La douce aventure d’Orly Bed a débuté il y a environ un an, alors que le couple d’artisans — il est ébéniste, elle est joaillière — a découvert l’existence de la fibre de bouleau.

Celle-ci est fabriquée à partir de matière première végétale provenant de la pulpe de bois, par la suite transformée en fibre écologique nommée Lyocell.

« C’est très doux, explique M. Faynot. On a vraiment aimé la fibre, qu’on a décidé d’anoblir en la mêlant avec du coton Supima, qui pousse en Californie et dont on dit qu’il est “le cachemire du coton”. Les deux ensemble, ça donne un textile très intéressant. »

La fibre de bouleau a une capacité de thermorégulation, c’est-à-dire qu’elle est très chaude en hiver, mais qu’elle est légère lorsque les températures sont plus clémentes.
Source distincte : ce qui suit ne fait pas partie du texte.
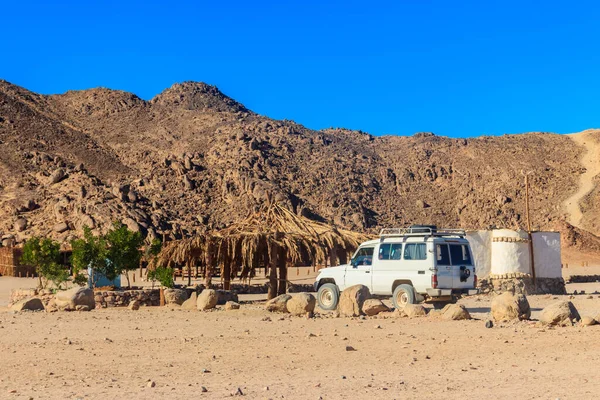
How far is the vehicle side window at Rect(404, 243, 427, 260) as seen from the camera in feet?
64.7

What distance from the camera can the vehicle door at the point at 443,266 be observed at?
19.5m

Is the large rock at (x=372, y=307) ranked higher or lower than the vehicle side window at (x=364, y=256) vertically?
lower

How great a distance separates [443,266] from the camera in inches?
773

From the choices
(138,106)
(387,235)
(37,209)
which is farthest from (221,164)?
(387,235)

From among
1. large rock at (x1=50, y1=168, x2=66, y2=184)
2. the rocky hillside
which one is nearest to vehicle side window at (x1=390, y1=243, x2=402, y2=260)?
the rocky hillside

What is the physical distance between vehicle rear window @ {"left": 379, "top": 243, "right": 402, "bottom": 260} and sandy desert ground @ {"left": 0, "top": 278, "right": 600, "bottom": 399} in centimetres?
236

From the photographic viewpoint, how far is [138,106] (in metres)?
104

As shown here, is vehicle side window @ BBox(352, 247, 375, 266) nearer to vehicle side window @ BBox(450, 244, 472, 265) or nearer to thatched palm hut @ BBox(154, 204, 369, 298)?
vehicle side window @ BBox(450, 244, 472, 265)

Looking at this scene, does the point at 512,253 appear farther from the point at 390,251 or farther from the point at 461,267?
the point at 390,251

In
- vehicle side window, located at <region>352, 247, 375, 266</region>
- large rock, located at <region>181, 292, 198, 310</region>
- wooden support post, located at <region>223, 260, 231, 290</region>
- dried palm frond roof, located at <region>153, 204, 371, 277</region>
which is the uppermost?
dried palm frond roof, located at <region>153, 204, 371, 277</region>

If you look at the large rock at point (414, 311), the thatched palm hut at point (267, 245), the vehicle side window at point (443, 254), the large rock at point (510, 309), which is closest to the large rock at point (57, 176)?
the thatched palm hut at point (267, 245)

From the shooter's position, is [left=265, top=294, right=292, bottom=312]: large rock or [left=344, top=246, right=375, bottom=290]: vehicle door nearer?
[left=265, top=294, right=292, bottom=312]: large rock

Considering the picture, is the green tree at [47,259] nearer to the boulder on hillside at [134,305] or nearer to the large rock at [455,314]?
the boulder on hillside at [134,305]

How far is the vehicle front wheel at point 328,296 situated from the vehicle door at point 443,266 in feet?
8.95
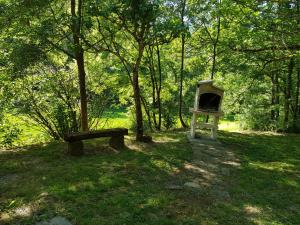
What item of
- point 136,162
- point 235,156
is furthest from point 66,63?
point 235,156

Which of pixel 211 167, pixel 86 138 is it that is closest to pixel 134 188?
pixel 211 167

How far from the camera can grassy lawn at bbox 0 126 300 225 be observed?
12.3 feet

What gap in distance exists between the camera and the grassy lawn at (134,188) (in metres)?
3.74

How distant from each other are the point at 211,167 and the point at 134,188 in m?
1.97

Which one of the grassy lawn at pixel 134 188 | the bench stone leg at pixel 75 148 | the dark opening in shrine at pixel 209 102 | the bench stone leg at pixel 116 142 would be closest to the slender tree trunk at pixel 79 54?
the grassy lawn at pixel 134 188

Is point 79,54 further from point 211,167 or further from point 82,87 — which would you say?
point 211,167

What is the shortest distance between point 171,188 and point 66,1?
22.2 ft

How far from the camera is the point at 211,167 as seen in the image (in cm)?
592

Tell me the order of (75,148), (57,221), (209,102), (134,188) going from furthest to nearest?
(209,102)
(75,148)
(134,188)
(57,221)

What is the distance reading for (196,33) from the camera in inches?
449

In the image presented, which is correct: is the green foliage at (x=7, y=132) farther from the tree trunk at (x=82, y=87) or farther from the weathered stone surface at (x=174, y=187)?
the weathered stone surface at (x=174, y=187)

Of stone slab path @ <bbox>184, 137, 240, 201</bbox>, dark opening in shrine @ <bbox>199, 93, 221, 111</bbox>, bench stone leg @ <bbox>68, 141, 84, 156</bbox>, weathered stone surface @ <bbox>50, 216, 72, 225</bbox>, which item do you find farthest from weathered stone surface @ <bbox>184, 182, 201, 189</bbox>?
dark opening in shrine @ <bbox>199, 93, 221, 111</bbox>

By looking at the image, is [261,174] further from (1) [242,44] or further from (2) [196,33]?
(2) [196,33]

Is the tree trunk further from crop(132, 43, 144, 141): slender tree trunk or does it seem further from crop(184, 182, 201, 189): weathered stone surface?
crop(184, 182, 201, 189): weathered stone surface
Antiallergène, elle est également dense et résistante, malgré sa douceur, et sa durée de vie est plus longue que la plupart des autres tissus utilisés pour faire des draps, allègue M. Faynot, ajoutant que le tissu respire bien et qu’il résiste à l’humidité.

Pour être en phase avec leurs valeurs, Mme Bienvenu et M. Faynot s’assurent également que leur fibre est constituée à partir de bouleaux provenant de forêts responsables.

Produit éprouvé

Depuis cette découverte, plus question d’habiller leur lit avec autre chose, jurent M. Faynot et Mme Bienvenu.
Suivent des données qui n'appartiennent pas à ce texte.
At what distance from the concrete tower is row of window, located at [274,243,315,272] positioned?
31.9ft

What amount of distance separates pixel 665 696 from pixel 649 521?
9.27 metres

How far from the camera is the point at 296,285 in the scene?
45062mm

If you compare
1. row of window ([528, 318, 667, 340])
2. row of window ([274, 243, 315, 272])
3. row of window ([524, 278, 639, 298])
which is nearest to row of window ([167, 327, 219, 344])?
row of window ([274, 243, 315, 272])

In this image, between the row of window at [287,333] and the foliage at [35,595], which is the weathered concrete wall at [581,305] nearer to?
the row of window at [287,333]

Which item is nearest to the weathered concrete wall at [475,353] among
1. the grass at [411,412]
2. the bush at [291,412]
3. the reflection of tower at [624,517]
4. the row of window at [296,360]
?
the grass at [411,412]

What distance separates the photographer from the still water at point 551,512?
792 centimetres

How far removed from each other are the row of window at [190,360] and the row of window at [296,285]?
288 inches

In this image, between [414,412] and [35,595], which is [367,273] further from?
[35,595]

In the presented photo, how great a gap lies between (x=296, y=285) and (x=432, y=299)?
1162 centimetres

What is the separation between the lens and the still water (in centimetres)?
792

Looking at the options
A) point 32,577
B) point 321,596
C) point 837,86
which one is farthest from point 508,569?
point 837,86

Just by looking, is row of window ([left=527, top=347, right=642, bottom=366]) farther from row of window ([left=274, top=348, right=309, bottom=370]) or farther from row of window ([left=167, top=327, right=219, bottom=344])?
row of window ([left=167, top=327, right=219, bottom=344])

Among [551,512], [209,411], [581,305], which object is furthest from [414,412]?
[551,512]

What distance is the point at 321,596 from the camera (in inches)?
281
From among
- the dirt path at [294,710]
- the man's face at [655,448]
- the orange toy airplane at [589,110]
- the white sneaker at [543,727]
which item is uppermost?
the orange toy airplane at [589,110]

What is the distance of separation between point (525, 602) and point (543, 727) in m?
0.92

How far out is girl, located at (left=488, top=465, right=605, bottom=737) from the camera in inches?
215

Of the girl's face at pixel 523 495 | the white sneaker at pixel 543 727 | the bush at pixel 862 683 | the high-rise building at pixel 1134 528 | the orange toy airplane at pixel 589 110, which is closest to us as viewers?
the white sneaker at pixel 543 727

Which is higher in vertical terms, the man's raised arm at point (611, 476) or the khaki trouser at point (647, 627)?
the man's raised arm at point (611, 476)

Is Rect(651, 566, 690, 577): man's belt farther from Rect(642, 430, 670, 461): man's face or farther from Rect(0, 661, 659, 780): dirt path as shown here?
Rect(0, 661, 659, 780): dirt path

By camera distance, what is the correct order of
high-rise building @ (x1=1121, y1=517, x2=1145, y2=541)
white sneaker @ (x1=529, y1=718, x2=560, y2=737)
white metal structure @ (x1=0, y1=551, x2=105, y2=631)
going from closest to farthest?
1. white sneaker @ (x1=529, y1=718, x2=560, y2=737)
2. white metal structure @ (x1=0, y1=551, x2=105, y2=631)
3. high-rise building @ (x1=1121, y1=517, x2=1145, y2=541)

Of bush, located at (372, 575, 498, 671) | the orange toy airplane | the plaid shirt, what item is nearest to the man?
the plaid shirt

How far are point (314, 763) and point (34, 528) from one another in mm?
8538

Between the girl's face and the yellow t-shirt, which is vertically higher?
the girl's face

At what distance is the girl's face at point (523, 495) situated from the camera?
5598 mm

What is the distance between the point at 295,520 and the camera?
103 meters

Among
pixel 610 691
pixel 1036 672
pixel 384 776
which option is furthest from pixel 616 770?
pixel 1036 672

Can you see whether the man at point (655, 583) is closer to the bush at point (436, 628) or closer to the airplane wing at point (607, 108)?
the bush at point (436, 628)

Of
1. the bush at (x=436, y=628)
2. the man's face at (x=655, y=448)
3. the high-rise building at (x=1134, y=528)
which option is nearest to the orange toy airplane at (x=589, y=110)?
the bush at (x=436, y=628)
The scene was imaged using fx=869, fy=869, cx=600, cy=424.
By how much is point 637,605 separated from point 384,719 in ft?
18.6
« Comme tout le monde, j’avais l’habitude d’acheter mes draps chez IKEA pour pas trop cher, se souvient M. Faynot. Mais quand on a goûté à la fibre de bouleau, on y prend goût ! »
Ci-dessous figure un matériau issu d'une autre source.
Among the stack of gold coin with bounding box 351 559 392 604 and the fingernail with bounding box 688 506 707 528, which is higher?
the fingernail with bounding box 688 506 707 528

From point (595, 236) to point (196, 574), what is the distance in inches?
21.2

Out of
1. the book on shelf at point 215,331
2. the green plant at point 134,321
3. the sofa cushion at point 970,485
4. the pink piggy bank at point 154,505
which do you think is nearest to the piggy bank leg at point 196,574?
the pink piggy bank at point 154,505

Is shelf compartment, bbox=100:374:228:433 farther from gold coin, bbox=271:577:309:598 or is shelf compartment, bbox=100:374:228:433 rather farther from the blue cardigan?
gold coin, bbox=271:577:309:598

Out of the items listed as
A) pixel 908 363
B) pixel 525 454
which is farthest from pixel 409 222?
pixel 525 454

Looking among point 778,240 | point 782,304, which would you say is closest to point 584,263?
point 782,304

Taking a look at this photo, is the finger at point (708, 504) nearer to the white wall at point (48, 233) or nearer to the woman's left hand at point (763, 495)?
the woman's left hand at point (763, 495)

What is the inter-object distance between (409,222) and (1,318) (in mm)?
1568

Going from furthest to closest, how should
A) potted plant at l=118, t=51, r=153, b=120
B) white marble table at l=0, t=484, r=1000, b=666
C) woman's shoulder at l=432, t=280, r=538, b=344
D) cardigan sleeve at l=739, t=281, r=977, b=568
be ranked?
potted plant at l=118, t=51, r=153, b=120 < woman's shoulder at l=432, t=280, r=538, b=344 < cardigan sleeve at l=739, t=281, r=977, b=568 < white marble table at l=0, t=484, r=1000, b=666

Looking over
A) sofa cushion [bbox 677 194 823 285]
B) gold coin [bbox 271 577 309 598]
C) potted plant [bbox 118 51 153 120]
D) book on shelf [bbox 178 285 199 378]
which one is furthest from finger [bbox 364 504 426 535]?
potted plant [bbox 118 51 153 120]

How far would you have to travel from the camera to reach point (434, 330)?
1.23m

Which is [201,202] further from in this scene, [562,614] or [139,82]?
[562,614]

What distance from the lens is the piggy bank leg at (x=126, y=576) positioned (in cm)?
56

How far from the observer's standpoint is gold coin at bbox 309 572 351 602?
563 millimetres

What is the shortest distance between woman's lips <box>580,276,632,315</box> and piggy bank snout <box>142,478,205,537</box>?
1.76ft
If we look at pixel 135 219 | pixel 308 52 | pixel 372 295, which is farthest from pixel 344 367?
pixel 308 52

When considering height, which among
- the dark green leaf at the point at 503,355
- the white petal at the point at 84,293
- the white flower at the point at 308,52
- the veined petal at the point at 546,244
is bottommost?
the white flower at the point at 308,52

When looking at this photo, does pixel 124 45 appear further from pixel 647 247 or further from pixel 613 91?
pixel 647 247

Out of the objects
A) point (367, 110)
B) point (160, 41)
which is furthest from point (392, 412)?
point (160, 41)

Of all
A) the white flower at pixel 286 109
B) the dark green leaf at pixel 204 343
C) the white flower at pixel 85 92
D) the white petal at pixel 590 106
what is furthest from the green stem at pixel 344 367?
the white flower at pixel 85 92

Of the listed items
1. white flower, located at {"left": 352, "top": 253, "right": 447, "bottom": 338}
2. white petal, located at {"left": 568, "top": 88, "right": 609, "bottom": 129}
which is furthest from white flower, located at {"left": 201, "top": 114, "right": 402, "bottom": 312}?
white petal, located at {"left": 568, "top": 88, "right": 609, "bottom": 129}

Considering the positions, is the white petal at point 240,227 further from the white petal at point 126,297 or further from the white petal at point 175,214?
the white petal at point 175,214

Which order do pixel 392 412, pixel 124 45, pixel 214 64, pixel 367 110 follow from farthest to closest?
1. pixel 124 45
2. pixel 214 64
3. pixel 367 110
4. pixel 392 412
Et question d’en faire profiter les autres, une campagne de sociofinancement sur la plateforme Indiegogo a permis à l’entreprise d’amasser 17 171 $ au printemps 2018, somme nécessaire à la fabrication des draps disponibles pour des lits de format double, grand (queen) et très grand (king).

Ceux-ci sont fabriqués par un partenaire québécois.

« Le sociofinancement est une bonne façon de tester le marché et de voir l’intérêt des consommateurs pour un produit », explique M. Faynot.

« On a fait tester les draps par des clients qui dorment dans des draps de coton égyptiens super chers et ils ont trouvé le produit incroyable », ajoute l’entrepreneur.

Quelques centaines d’ensembles, présentement disponibles uniquement via le site Internet de l’entreprise au www.orlybed.com, ont depuis été vendus à travers le monde, pour une somme allant de 180 $ à 210 $ avant taxes.

« On pourrait les vendre beaucoup plus cher, explique Lou Faynot. Tous nos concurrents vendent des draps de qualité moyenne au même prix que les nôtres, alors qu’on fait dans le haut de gamme. »


«  Le sociofinancement est une bonne façon de tester le marché et de voir l’intérêt des consommateurs pour un produit.  »
Lou Faynot, cofondateur de Orly Bed

Se faire connaître

La prochaine campagne de sociofinancement, qui sera déployée la semaine prochaine sur la plateforme Ulule, vise d’abord à faire connaître les draps Orly Bed au sein des marchés québécois et français.

« On souhaite se recentrer sur le marché québécois, en fait, mais en faisant une campagne francophone, on va aussi regarder du côté de la France pour voir si le produit marche bien », indique M. Faynot.

« Notre but, pour la prochaine année, c’est de faire fonctionner notre boutique en ligne, de peut-être approcher des boutiques dans la région, mais surtout de se faire connaître », poursuit-il.

Un doux rêve qui pourrait avoir une suite, puisque Orly Bed pourrait, dans un deuxième temps,  concevoir d’autres produits faits à partir du textile. Ses propriétés en font un matériau propice à divers usages, soulignent ses créateurs.